(WoodMac, 20.Oct.2023) — Addressing the US Treasury Department’s partially lifted sanctions on Venezuela’s oil and gas sector, Adrian Lara, principal research analyst, Latin America Upstream Oil and Gas for Wood Mackenzie said, “Although still conditioned by a subsequent renewal, this new easing of sanctions can certainly be considered a positive move towards the recovery of the Venezuelan oil and gas sector. However, it does not guarantee a rapid or permanent recovery of production, given the required investment needed to deal with current infrastructure repairs and bottlenecks.”
The partially lifted sanctions are through a new six-month license authorising transactions in the country’s oil and gas sector. The license is to be renewed only if Venezuela can meet commitments leading to a fair voting in next year’s presidential election. The US government also amended two other licenses to remove the secondary trading ban on certain Venezuelan sovereign bonds and PDVSA debt and equity. However, a ban on trading in the primary Venezuelan bond market remains in place.
“This new license also benefits companies that have sought to increase imported oil from Venezuela as means of receiving payment for debt, owed to them by PDVSA and the Government,” said Lara. “We don’t expect a major impact on international oil markets as of now. The impact on current oil and gas production will be limited over the next year.”
According to Wood Mackenzie, Chevron remains the operator leading production growth in the country, with an estimated current spare capacity above 230 thousand barrels per day (kbd).

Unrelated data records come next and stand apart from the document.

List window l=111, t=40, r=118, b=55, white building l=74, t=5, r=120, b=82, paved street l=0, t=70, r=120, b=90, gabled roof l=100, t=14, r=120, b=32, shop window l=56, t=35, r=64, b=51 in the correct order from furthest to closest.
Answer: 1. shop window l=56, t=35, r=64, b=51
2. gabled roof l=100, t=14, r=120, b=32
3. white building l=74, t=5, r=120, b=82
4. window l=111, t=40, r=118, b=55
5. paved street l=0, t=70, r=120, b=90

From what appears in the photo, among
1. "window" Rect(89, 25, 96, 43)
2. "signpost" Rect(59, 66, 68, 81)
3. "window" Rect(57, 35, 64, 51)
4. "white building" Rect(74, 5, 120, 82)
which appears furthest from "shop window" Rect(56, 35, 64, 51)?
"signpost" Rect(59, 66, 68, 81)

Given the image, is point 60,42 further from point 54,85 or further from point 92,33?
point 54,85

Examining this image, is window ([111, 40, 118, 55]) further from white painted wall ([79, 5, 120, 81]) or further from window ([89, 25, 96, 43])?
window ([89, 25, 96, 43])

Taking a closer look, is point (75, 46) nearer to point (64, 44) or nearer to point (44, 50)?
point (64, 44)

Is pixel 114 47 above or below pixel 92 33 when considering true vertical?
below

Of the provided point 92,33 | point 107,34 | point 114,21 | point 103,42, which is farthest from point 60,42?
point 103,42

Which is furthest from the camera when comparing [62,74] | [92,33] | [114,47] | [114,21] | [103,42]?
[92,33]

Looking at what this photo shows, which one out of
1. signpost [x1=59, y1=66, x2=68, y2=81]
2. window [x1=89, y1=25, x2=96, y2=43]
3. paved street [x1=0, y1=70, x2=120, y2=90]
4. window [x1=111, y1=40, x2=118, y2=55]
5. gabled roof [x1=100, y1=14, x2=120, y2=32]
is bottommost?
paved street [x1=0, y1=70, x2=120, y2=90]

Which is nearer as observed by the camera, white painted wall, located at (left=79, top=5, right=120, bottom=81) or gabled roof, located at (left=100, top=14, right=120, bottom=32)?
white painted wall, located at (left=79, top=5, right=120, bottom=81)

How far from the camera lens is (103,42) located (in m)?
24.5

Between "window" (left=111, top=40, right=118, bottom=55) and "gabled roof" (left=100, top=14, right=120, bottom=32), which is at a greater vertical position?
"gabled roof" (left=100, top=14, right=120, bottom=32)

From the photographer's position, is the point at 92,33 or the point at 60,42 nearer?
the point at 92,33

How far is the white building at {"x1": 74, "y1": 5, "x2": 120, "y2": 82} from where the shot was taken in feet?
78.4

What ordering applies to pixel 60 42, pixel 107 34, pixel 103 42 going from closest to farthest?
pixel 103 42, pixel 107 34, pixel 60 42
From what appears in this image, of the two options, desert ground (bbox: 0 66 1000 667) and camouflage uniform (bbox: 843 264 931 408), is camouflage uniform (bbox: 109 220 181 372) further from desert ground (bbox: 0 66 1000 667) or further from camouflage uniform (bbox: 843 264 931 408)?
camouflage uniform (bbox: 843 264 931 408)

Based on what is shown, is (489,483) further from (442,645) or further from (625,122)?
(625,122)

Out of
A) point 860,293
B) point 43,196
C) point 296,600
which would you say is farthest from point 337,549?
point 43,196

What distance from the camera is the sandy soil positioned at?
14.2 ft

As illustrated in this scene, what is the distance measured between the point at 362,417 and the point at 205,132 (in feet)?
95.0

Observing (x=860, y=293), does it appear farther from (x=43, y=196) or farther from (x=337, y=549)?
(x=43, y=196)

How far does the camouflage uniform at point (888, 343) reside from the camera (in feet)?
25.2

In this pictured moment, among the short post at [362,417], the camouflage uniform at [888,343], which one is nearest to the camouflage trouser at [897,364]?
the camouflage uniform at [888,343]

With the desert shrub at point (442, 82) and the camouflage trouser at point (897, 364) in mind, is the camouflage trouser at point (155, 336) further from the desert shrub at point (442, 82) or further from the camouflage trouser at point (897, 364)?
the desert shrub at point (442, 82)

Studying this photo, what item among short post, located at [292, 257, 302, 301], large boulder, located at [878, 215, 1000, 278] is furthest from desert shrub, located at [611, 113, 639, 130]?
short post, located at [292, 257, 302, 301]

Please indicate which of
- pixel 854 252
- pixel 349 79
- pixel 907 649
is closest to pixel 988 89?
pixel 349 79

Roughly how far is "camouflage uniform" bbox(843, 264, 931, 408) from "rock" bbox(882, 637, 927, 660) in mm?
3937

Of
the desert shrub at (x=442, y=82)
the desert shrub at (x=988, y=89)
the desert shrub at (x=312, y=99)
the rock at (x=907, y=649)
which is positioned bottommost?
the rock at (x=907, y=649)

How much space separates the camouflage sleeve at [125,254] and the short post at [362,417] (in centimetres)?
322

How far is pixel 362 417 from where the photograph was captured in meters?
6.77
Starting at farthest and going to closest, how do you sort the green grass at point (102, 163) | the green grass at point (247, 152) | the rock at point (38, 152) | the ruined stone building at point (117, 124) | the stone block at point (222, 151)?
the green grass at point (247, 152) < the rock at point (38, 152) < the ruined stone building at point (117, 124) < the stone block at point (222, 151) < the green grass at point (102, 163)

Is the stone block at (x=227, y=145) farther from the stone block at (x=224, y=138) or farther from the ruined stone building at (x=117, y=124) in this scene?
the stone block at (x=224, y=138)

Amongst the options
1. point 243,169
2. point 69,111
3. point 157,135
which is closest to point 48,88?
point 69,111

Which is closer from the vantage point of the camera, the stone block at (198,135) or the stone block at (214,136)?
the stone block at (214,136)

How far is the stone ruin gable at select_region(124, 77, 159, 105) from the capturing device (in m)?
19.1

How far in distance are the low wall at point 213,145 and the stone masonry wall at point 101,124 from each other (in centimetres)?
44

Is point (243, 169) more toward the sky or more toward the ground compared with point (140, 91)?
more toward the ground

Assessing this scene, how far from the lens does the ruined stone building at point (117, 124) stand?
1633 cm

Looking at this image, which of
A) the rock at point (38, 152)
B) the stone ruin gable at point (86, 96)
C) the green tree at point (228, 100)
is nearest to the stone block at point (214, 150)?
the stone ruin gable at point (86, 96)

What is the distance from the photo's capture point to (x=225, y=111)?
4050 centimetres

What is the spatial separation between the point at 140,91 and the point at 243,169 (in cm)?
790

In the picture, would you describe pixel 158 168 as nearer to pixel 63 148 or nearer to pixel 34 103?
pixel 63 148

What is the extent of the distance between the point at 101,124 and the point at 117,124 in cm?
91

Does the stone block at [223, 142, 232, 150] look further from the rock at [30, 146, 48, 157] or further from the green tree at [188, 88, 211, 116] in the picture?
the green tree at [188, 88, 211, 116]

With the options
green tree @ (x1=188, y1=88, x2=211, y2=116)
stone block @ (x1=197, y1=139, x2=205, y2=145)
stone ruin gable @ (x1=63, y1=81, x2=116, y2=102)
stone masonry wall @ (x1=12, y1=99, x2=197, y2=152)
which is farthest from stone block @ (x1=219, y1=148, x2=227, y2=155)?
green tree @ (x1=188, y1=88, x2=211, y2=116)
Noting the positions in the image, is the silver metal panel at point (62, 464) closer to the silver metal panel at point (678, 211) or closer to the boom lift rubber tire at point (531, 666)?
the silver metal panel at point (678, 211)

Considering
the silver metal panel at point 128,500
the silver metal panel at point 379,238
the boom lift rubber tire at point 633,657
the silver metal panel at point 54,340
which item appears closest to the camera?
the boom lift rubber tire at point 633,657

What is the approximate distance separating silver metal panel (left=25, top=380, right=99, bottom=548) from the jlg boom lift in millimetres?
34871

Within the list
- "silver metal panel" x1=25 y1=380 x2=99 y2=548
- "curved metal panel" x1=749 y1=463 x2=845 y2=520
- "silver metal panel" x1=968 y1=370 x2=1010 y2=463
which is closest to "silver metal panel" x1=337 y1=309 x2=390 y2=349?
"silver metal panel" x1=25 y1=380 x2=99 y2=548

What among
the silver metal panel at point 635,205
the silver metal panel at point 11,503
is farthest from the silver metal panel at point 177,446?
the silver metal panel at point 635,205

The company will now be able to increase the use of local oil and gas service providers, which can lead to a ramp up of its production targets.
“With subsequent renewals of this license, there can be an impact on investment in the sector. Several international oil and gas companies have participated in domestic projects of different maturity and can negotiate with PDVSA to start or ramp-up production,” said Amanda Bandeira, research analyst, Latin America Upstream Oil and Gas for Wood Mackenzie.
Added Lara, “The government of Venezuela can indeed gain from this lift on sanctions and increase its oil-related revenues to palliate its economic hardship. As for its commitments to positively manage the democratic process of the country, it remains to be seen how the US government will assess the situation after six months and whether the easing of sanctions prevails.”